All of which makes the recent announcement by President Joe Biden’s press secretary that the Tubman $20 bill is back in action, a welcome relief. For Maryland, Ms. Tubman is a source of great pride. The Harriet Tubman Museum & Education Center on Race Street in Cambridge has already become a major regional tourist attraction with its exterior mural featuring Ms. Tubman, standing in local marshland, reaching out her hand as if to help the unseen viewer into her boat to escape persecution. And that’s not even Dorchester County’s only museum on the subject. There’s also the Harriet Tubman Underground Railroad Visitor Center a 20-minute drive away, in Church Creek. Visitors to either location are encouraged to take the Harriet Tubman Underground Railroad Byway, a self-driving tour that reveals the physical challenges the woman known as “Moses” faced.

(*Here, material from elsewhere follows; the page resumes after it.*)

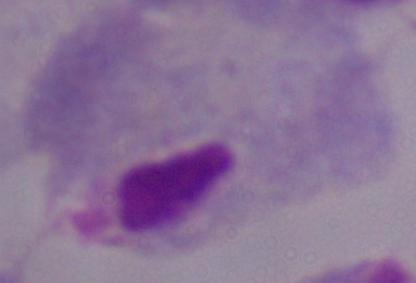

A trichomonad.

Photomicrograph. Captured at 1000x magnification.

Still, Eastern Shore tourism might be the least important of the consequences of the Tubman $20. Far more vital is the message it sends that this nation celebrates all people of great accomplishment, not just white males of power. She won’t be the first female face on U.S. paper currency (that distinction went to Pocahontas in a group portrait more than a century and a half ago), but she will be the first Black person. Let no one deny the importance of such symbolism. It’s one thing to have Susan B. Anthony or Sacagawea on a $1 coin, a numismatic curiosity that might have served the needs of vending machine operators but never caught on with the public. It’s another to be on the front of the $20 bill, even in the age of credit cards, Venmo apps and PayPal accounts.

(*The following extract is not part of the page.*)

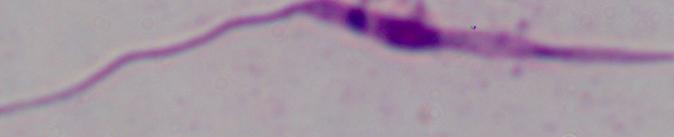

identification = Leishmania
modality = photomicrograph
magnification = 1000x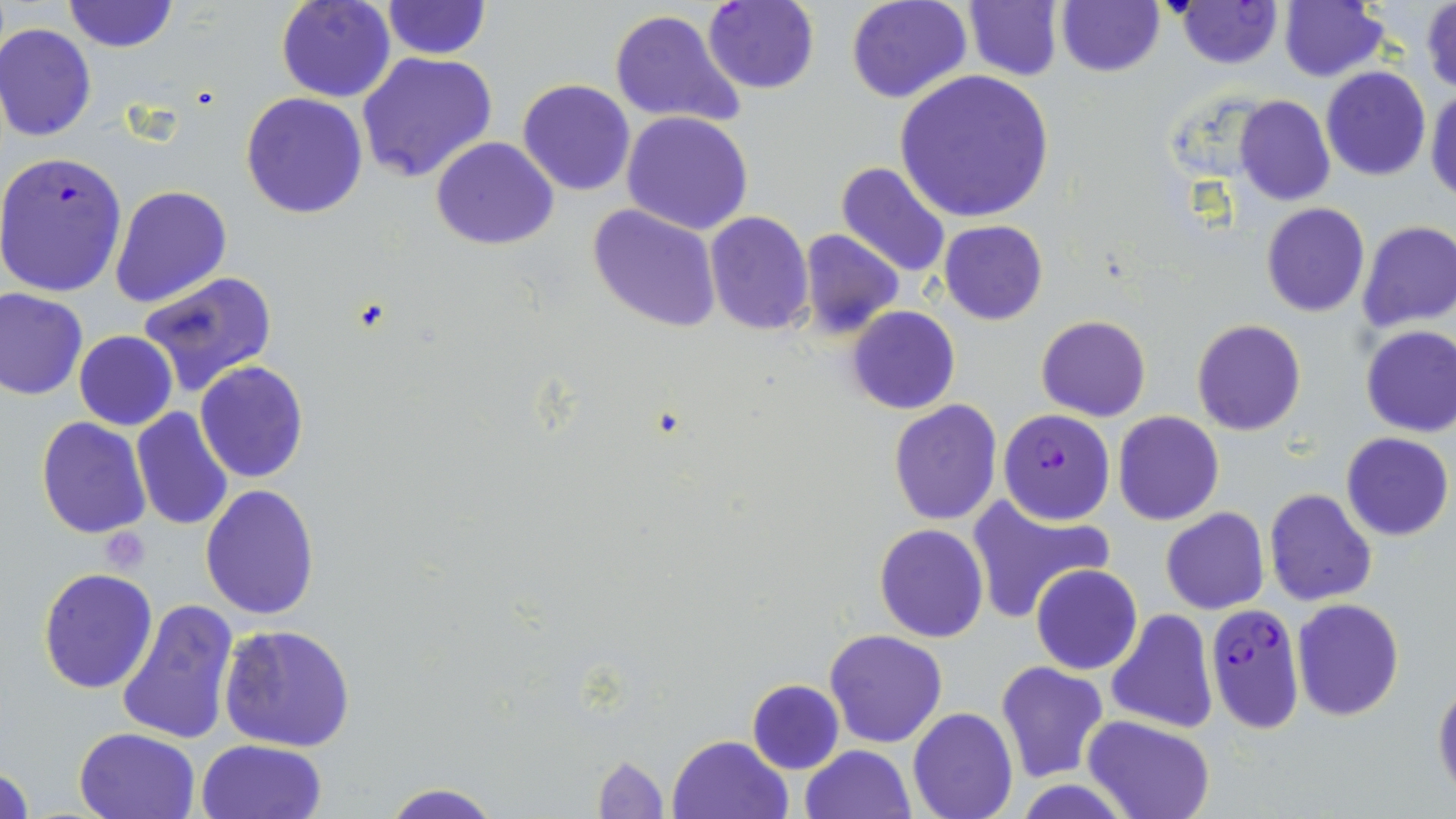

That Harriet Tubman is deserving on this honor was never seriously in doubt. Whether the Trump administration’s reluctance to follow through with the changeover reflected a cautious approach to public taste, a misplaced affection for President Jackson, outright racism, or perhaps some combination of all those things, is for others to determine. Let’s just say we have our suspicions freshly reinforced by that widely-seen photograph of a hard-core Trump supporter waving the Confederate flag in the hallways of the U.S. Capitol on Jan. 6. If there’s a better antidote to such an awful image than the hope that someday soon all those rioters will have pictures of Harriet Tubman neatly folded and tucked away in their wallets, we don’t know what it is.
One can only hope that the nation will be spared the sort of whining that certain political conservatives do when someone dares seek racial equity. Americans may recall that during the 2016 presidential campaign, Candidate Trump called the Tubman bill “pure political correctness.” But what’s the beef? She didn’t free enough slaves? She didn’t risk her life enough? It’s true she was no general, did not serve as president and was not wealthy. What she had was strength, determination and courage. Her presence of the $20 bill is not just a demonstration to Black Americans that they are equal and valued, it shows all Americans, regardless of race, gender, religion or creed, that character counts most of all.